LibrarySites.Banner

Sitecore 7 Inbound and Outbound Filter Pipelines

Sitecore 7 introduces pipelines for controlling a global filter over what goes into the index and what comes out of the index.

Key Takeaway's

  • Sitecore 7 contains an ApplyOutboundSecurityFilter for "nulling" items that the context user does not have access to. This will skew the result counts as your results collection may be 1000 items but you have have actually received 1003 hits at the search provider level.
  • Use these filter pipelines for globally stopping documents going into the index e.g. You may want to only ever insert the latest version of a document into the index (for the web database this will happen anyway).
  • Both the inbound and outbound pipelines run at the API level, so the filters you place in these pipelines will affect the UI results as well as result you get through calling the API directly.

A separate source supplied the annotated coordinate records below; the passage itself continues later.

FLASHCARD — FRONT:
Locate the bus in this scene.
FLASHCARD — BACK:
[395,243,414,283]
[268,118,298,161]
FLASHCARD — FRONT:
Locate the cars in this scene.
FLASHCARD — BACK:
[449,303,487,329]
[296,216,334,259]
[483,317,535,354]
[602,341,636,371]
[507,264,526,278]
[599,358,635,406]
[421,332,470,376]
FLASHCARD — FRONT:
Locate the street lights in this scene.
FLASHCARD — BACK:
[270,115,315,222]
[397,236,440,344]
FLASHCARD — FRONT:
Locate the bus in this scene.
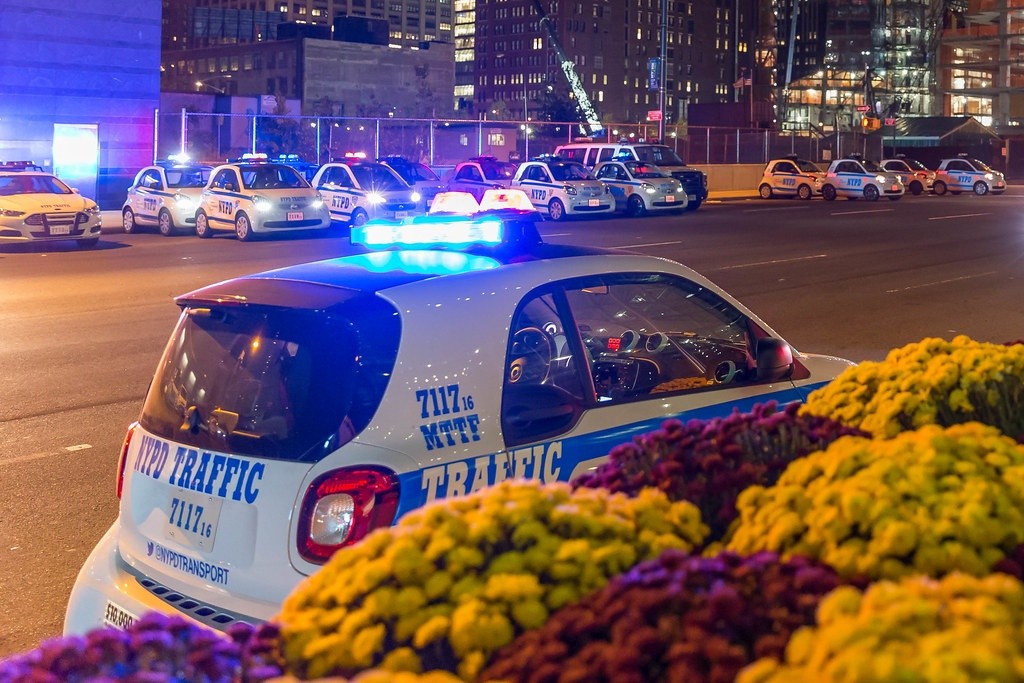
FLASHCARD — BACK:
[551,136,708,212]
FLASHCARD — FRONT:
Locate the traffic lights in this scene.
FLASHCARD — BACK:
[863,116,881,131]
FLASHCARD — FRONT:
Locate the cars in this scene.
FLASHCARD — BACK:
[267,154,322,187]
[878,155,938,195]
[0,160,101,249]
[64,177,861,655]
[758,154,825,201]
[375,154,449,210]
[821,154,905,202]
[195,153,332,241]
[588,151,690,218]
[513,153,616,223]
[441,153,517,204]
[929,153,1007,196]
[310,152,422,224]
[120,158,217,237]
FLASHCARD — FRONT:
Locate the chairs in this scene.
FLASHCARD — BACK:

The pipelines exist in the Sitecore.ContentSearch.config file and the default filters consist of a processor stub for the inbound filter and the ApplyOutboundSecurityFilter for "nulling" results that the user should not see. The inbound stub is only there to show you that you can add a filter, it does not filter anything going into the index.

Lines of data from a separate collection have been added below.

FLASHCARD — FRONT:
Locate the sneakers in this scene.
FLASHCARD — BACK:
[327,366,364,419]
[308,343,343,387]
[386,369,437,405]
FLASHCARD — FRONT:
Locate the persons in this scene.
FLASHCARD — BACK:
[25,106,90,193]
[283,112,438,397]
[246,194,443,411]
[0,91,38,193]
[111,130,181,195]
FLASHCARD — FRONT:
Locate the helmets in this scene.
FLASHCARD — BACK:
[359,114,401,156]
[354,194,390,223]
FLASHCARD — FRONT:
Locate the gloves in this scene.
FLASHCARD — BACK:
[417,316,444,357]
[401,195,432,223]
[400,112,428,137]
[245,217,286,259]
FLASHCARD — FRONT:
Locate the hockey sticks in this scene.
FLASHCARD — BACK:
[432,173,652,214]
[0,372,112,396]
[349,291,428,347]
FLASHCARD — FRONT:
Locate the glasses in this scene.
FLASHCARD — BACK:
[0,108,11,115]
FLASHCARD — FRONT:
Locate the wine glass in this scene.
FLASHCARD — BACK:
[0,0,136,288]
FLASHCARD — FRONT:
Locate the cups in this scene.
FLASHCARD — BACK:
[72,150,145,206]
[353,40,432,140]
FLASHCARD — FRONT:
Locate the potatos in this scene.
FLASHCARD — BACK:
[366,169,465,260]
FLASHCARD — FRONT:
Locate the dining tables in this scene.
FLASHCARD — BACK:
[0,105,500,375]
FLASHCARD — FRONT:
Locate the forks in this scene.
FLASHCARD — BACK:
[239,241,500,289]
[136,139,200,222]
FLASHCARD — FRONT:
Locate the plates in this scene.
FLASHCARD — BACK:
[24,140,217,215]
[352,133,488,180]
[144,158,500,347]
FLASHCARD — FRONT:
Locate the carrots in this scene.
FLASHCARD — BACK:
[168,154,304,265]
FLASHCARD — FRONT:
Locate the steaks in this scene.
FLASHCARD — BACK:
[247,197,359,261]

<indexing.filterIndex.inbound>
 <processor type="Sitecore.ContentSearch.Pipelines.IndexingFilters.ApplyInboundIndexFilter, Sitecore.ContentSearch"></processor>
</indexing.filterIndex.inbound>  

<indexing.filterIndex.outbound>
 <processor type="Sitecore.ContentSearch.Pipelines.IndexingFilters.ApplyOutboundSecurityFilter, Sitecore.ContentSearch"></processor>
</indexing.filterIndex.outbound>

Inbound Filters

Let's implement an inbound processor that will only allow the latest version of an IIndexable to be placed into the index. To show that IIndexable can be of the type Item I will also restrict Standard Values from going into the index as well i.e. if the item is the Standard Values of a template, do not put it into the index.

public class ApplyInboundIndexVersionFilter : InboundIndexFilterProcessor   
{        
    public override void Process(InboundIndexFilterArgs args)       
    { 
        var item = args.IndexableToIndex as SitecoreIndexableItem;

        if (!item.Item.Versions.IsLatestVersion())            
        {                  
            args.IsExcluded = true;            
        }
    }
}

We would like each processor to be responsible for its own filter so that we could reuse the code for other projects if necessary, hence, I will separate the version filter and Standard Values filter into separate classes.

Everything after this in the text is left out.